Comment from Uncle Badger
Time: February 16, 2012, 12:19 am

That’s what I like about Stoaty’s blog.

One day it’s romance novels. The next swinging balls.

Oh, but wait…


Comment from Alice
Time: February 16, 2012, 12:35 am

Nice video, Redd. Thanks!


Comment from Redd
Time: February 16, 2012, 1:40 am

Nice video, Redd. Thanks!

You’re welcome. Here’s another: http://goo.gl/HFTti

I have never seen this before and I’m not sure what would cause it (besides eating a delicious puppy chow meal).


Comment from JeffS
Time: February 16, 2012, 2:28 am

Cool! While a college student studying to be a civil engineer, simple harmonics were of great interest to us — they are HIGHLY destructive to structures, especially bridges. The study of “Galloping Gertie“, a/k/a Tacoma Narrows Bridge, used to be mandatory back when, especially when considering the environment in your designs.

And as a soldier, I learned a quick way to destroy a bridge: march a battalion of troops across one in cadence. The synchronized slamming of boots against the deck can be enough to put the bridge into simple harmonic motion. Not a good thing.

Of course, as a college student, I also learned about what the student body called “simple seduced harmonic motion”. But that’s a different story.
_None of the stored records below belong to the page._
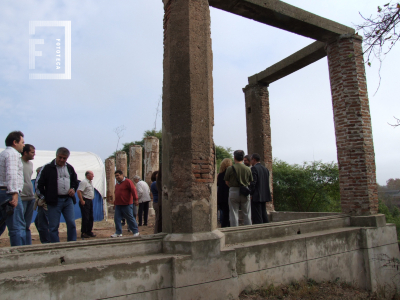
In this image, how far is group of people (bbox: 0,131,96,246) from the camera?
13.3ft

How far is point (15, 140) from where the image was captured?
437 cm

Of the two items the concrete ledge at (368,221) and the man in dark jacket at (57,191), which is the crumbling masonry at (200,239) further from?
the man in dark jacket at (57,191)

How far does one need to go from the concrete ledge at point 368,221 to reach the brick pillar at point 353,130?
0.46ft

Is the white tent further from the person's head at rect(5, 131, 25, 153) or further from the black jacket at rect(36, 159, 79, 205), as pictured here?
the person's head at rect(5, 131, 25, 153)

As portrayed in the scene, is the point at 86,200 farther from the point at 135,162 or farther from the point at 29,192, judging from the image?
the point at 135,162

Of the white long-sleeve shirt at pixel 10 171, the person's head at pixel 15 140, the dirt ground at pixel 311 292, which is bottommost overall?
the dirt ground at pixel 311 292

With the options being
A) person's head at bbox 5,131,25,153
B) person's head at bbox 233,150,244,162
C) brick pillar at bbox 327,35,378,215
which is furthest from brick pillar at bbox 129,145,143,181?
person's head at bbox 5,131,25,153

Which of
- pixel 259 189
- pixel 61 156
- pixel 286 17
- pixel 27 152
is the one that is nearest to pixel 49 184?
pixel 61 156

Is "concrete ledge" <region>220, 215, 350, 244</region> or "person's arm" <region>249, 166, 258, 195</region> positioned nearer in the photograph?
"concrete ledge" <region>220, 215, 350, 244</region>

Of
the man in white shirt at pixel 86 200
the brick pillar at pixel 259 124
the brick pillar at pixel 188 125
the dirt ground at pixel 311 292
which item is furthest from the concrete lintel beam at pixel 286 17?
the man in white shirt at pixel 86 200

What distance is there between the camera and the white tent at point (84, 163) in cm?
1412

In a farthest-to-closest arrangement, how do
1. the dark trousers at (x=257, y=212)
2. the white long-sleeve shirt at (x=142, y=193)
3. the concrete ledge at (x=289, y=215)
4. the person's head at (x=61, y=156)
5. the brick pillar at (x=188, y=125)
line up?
the white long-sleeve shirt at (x=142, y=193) → the concrete ledge at (x=289, y=215) → the dark trousers at (x=257, y=212) → the person's head at (x=61, y=156) → the brick pillar at (x=188, y=125)

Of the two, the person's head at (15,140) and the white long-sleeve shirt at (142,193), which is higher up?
the person's head at (15,140)

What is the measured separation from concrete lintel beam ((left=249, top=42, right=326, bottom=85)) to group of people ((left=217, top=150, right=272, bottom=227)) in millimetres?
3191
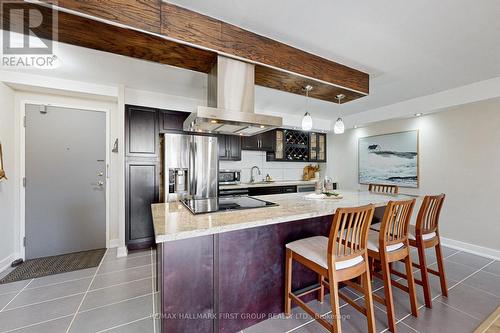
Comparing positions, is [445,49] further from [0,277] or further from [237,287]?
[0,277]

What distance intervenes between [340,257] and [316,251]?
196 millimetres

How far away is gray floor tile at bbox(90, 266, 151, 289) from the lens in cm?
226

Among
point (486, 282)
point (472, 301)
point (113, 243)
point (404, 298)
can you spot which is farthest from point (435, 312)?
point (113, 243)

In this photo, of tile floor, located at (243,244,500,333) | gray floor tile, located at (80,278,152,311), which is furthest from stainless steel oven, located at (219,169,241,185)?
tile floor, located at (243,244,500,333)

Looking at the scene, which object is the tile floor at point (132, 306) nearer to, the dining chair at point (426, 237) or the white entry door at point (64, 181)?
the dining chair at point (426, 237)

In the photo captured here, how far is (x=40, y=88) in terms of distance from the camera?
265 cm

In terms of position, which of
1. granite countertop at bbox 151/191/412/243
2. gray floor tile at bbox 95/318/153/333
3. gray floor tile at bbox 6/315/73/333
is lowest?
gray floor tile at bbox 95/318/153/333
Comment from Feynmangroupie
Time: February 16, 2012, 2:31 am

Redd,

It has to do with Cute-um Mechanics. The forced being exerted by the gravitational(g) pull of earth multiplied by 1/2 the mass of the puppy(m) and the force of the puppy’s cuteness(q) causes the puppy’s front legs to act as a fulcrum, upon which the forward momentum multiplied by puppy enthusiasm^(n-1/2) = angular momentum of the puppy as it eats it’s meal. (where n=years of age).


Comment from Alice
Time: February 16, 2012, 2:42 am

Wow – More fun with center-of-gravity tricks!


Comment from Tibby
Time: February 16, 2012, 2:50 am

Now that was seriously cool! Like you, I can’t do the math, but I can intuit it. Wish I could explain that, but that isn’t gonna happen either. Anyway, I’m sharing on FB too! Too much fun not to.


Comment from Oceania
Time: February 16, 2012, 4:09 am

This just in….

Time-Life, Inc. is about to start shooting the documentary about Whitney Houston.
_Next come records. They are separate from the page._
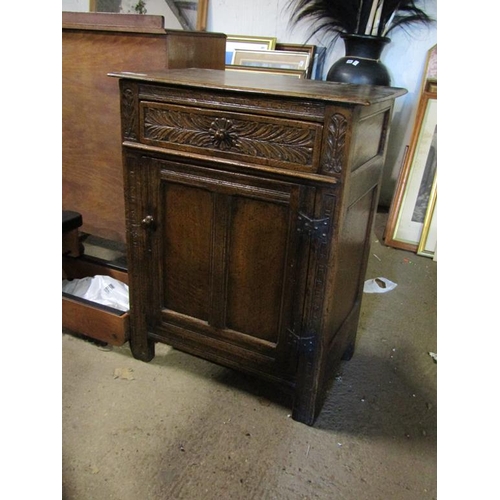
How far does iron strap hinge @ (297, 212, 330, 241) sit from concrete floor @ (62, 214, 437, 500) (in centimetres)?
56

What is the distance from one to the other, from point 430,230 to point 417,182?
0.25 meters

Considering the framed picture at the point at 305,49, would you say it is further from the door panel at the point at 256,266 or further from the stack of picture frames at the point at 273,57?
the door panel at the point at 256,266

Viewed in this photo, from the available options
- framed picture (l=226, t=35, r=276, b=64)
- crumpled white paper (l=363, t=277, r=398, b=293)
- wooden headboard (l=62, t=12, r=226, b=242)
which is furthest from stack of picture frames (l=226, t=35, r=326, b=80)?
crumpled white paper (l=363, t=277, r=398, b=293)

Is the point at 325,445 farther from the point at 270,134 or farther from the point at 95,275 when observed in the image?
the point at 95,275

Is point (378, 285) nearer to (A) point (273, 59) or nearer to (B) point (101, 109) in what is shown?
(B) point (101, 109)

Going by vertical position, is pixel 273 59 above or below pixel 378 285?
above

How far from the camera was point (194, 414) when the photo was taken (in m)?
1.29

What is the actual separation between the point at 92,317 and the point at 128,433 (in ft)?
1.33

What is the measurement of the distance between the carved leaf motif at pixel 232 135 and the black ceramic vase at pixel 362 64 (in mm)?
1433

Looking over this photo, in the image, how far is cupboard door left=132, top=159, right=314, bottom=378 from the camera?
1.12 m

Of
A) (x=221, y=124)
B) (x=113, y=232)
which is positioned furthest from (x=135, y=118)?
(x=113, y=232)

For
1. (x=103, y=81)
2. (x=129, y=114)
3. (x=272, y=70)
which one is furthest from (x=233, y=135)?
(x=272, y=70)

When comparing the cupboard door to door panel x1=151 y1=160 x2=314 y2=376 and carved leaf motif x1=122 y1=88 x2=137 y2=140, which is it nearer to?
door panel x1=151 y1=160 x2=314 y2=376

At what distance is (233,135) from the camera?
3.53ft
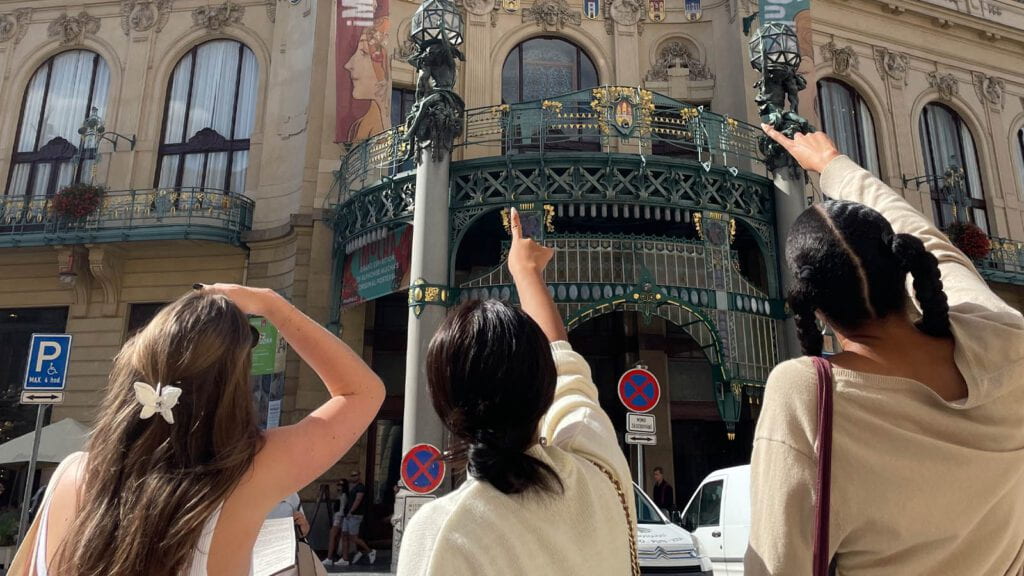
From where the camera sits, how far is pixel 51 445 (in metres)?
13.6

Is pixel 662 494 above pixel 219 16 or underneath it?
underneath

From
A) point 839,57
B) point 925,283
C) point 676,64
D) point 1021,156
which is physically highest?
point 839,57

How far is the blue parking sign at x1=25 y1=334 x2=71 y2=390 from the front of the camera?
8.42m

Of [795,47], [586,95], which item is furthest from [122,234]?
[795,47]

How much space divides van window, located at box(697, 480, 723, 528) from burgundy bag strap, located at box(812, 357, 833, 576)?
8511 mm

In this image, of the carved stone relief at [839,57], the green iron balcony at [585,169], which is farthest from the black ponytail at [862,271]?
the carved stone relief at [839,57]

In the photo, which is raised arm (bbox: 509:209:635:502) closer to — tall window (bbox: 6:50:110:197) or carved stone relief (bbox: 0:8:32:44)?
tall window (bbox: 6:50:110:197)

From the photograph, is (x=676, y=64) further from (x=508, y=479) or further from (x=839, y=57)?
(x=508, y=479)

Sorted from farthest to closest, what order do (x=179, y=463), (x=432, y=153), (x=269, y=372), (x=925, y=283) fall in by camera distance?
1. (x=269, y=372)
2. (x=432, y=153)
3. (x=179, y=463)
4. (x=925, y=283)

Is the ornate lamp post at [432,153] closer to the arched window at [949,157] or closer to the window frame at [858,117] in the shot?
the window frame at [858,117]

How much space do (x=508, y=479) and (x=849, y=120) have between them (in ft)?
69.6

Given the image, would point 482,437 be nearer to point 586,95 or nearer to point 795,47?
point 586,95

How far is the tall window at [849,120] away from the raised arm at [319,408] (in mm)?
19812

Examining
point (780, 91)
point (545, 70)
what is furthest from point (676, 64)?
point (780, 91)
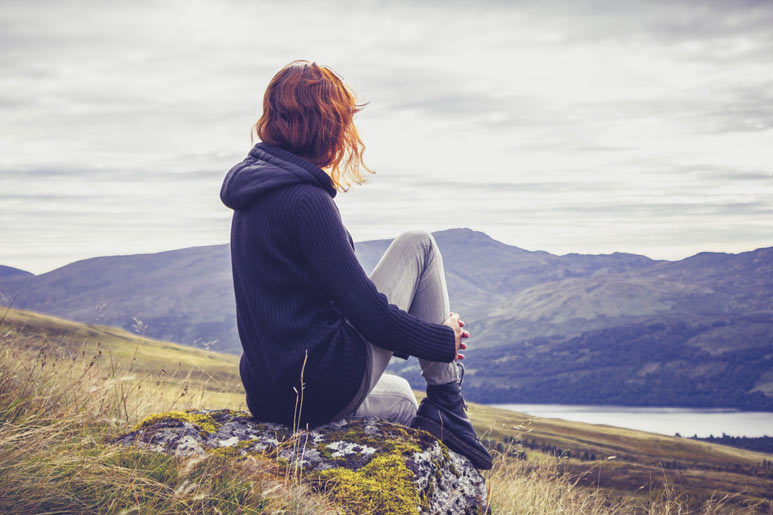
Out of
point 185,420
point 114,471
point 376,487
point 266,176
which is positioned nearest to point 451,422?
point 376,487

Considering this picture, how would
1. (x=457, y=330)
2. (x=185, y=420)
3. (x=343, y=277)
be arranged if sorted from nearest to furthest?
(x=343, y=277), (x=185, y=420), (x=457, y=330)

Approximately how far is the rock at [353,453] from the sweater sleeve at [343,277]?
2.42ft

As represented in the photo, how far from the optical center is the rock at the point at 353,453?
359cm

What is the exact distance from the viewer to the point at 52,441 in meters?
3.40

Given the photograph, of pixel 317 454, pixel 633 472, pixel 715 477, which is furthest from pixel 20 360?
pixel 715 477

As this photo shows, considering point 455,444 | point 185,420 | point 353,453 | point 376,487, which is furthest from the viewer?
point 455,444

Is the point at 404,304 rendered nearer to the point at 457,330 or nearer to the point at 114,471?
the point at 457,330

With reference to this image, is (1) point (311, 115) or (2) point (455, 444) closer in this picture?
(1) point (311, 115)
Samuel L. Jackson was offered the title role.

“And I will always loooove you… muhfugga”


Comment from David Gillies
Time: February 16, 2012, 4:21 am

This turned out to be trivially easy to simulate in Mathematica. It’s just an ensemble of uncoupled oscillators, and pendulums (for small displacements) make pretty good simple harmonic oscillators, which are sinusoids. For pendulum i, i = 1…15, amplitude A and initial phase φ, the displacement x as a function of time x(t) = A cos(2 π (50 + i) t/60 + φ). I chose A = 1 and φ = π/6 = 30° and fed it into Mathematica’s Animate[] function. Worked like a charm. I should probably export it as a Quicktime movie and post it on YouTube.
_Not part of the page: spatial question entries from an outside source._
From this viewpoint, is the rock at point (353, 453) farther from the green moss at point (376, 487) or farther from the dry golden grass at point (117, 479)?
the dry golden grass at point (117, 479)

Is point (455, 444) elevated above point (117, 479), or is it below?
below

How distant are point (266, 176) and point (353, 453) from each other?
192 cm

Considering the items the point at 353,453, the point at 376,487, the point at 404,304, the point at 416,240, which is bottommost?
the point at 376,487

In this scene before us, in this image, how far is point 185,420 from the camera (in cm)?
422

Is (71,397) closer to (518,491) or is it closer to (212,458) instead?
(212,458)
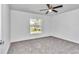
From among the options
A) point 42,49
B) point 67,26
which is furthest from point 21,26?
point 67,26

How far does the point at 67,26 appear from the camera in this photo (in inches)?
193

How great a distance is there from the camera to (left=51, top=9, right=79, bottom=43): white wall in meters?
4.32

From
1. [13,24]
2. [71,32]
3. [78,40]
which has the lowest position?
[78,40]

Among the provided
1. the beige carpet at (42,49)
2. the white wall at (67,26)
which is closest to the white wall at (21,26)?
the beige carpet at (42,49)

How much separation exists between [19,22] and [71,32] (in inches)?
103

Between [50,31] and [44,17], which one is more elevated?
[44,17]

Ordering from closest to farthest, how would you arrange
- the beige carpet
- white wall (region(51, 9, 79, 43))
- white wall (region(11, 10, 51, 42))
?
the beige carpet → white wall (region(11, 10, 51, 42)) → white wall (region(51, 9, 79, 43))

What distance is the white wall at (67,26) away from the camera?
432 cm

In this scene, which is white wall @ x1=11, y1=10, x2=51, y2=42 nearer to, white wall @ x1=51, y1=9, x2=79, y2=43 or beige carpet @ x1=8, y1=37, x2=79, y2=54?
beige carpet @ x1=8, y1=37, x2=79, y2=54

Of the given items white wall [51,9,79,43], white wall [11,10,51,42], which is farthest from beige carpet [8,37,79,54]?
white wall [51,9,79,43]

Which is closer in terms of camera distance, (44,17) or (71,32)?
(71,32)

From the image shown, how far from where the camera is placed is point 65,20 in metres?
5.07
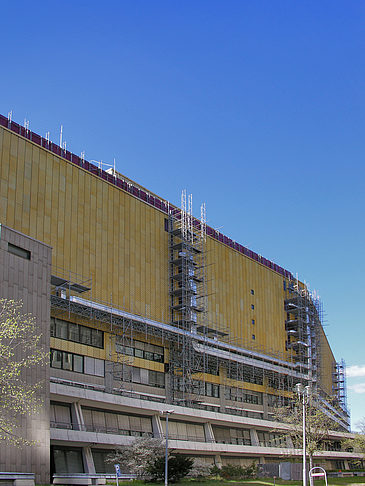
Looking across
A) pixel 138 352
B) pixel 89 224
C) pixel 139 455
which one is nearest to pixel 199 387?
pixel 138 352

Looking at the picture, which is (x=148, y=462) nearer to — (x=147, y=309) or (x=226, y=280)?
(x=147, y=309)

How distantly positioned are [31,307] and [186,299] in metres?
30.0

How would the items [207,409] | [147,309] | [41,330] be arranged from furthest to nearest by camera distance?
1. [207,409]
2. [147,309]
3. [41,330]

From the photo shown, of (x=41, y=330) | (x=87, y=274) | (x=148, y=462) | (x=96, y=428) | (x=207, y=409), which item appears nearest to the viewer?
(x=41, y=330)

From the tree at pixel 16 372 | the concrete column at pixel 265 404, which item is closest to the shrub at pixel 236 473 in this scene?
the concrete column at pixel 265 404

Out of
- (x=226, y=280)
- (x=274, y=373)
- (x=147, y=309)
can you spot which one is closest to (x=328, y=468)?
(x=274, y=373)

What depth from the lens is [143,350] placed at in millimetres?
66375

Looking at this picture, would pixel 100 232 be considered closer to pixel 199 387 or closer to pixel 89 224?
pixel 89 224

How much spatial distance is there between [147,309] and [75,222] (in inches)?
552

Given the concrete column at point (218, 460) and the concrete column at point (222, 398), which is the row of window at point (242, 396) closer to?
the concrete column at point (222, 398)

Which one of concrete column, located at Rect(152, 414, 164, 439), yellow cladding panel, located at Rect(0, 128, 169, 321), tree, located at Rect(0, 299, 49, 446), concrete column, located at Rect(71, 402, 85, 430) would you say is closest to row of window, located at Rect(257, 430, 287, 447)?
concrete column, located at Rect(152, 414, 164, 439)

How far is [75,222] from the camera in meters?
60.8

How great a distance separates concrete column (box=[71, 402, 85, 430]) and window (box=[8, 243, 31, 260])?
16141 millimetres

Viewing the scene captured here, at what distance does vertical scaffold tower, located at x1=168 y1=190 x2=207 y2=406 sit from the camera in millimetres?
69938
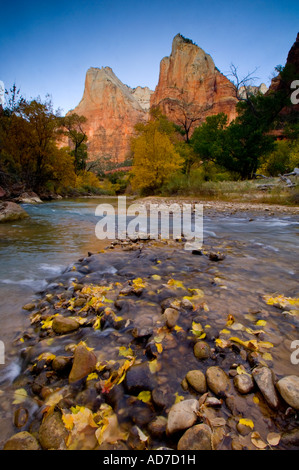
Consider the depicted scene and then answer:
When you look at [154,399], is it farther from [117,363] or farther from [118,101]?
[118,101]

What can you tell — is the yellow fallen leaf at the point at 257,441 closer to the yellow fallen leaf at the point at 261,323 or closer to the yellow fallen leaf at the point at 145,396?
the yellow fallen leaf at the point at 145,396

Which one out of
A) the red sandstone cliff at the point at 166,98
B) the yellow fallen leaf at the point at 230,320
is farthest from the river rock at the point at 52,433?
the red sandstone cliff at the point at 166,98

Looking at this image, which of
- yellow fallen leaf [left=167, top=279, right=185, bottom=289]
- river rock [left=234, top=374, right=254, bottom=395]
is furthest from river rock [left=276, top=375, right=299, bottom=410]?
yellow fallen leaf [left=167, top=279, right=185, bottom=289]

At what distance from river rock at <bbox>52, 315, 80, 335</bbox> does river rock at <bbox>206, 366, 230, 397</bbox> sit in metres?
1.14

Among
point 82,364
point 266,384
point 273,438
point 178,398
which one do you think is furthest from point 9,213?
point 273,438

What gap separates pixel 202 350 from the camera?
139 centimetres

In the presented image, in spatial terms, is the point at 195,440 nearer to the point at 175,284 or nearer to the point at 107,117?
the point at 175,284

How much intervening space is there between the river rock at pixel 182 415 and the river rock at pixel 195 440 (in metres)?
0.04

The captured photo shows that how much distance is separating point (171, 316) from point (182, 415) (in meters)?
0.81

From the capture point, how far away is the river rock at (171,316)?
1.68 metres

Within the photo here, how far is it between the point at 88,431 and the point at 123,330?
75 cm

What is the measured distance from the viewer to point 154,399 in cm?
109

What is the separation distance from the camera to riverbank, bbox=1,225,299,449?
94 centimetres

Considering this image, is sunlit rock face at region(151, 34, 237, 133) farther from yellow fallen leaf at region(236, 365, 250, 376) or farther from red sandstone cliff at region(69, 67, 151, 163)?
yellow fallen leaf at region(236, 365, 250, 376)
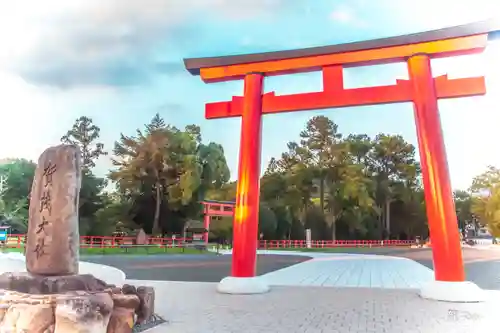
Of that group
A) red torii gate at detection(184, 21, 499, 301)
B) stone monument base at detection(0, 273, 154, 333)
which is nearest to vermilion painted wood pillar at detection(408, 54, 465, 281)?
red torii gate at detection(184, 21, 499, 301)

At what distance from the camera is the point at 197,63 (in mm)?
4184

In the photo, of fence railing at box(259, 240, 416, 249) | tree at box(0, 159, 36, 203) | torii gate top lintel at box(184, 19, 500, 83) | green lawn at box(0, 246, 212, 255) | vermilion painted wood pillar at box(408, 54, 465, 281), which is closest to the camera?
vermilion painted wood pillar at box(408, 54, 465, 281)

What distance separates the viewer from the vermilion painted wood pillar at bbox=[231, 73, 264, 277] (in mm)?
3805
For those of you with Mathematica:

x[A_, \[Omega]_, \[Phi]_, t_] := A Cos[\[Omega] t + \[Phi]]

Animate[Graphics[
Table[{PointSize[0.06],
Point[{x[1, 2 \[Pi] (50 + i)/60, \[Pi]/6, t], i/10}]}, {i, 1,
15}], AspectRatio -> 0.8, PlotRange -> {{-2, 2}, {0, 1.6}}], {t,
0, 60, 0.0002}, AnimationRate -> 0.5, AnimationRunning -> False]

If these were coupled oscillators the behaviour would be much harder to model. You’d need to solve the eigensystem and I haven’t done that since first year vibrations and waves class in ’89. You’d start seeing chaotic behaviour for certain values of the coupling, I’d bet.


Comment from Oceania
Time: February 16, 2012, 4:25 am

Whoever sockpupetteted me at 0409 hrs can listen to “my hair’s falling out”

http://www.youtube.com/watch?v=N9aHT-IlkHo


Comment from Redd
Time: February 16, 2012, 1:51 pm

It has to do with Cute-um Mechanics.

The best and most scientific explanation evah!


Comment from sandman says:nothing to see here…
Time: February 16, 2012, 8:30 pm

Oceania?
Seems the Diesel Depot called…you left your knee pads in the parking lot and a trail leading away from the scene…rather like a slug. The Depot says your priviliges are suspended until further notice.
The drag queen at the cash register also suggested a tic tac for ya.

that is all.


Comment from Oceania
Time: February 17, 2012, 2:30 am

Sockpuppetted? WTF is that? It isn’t even a word!
If you silly Americans wish to impersonate me, then you are going to have to use Kiwi words.
Otherwise you are all over the place like a mad woman’s piss at a BBQ.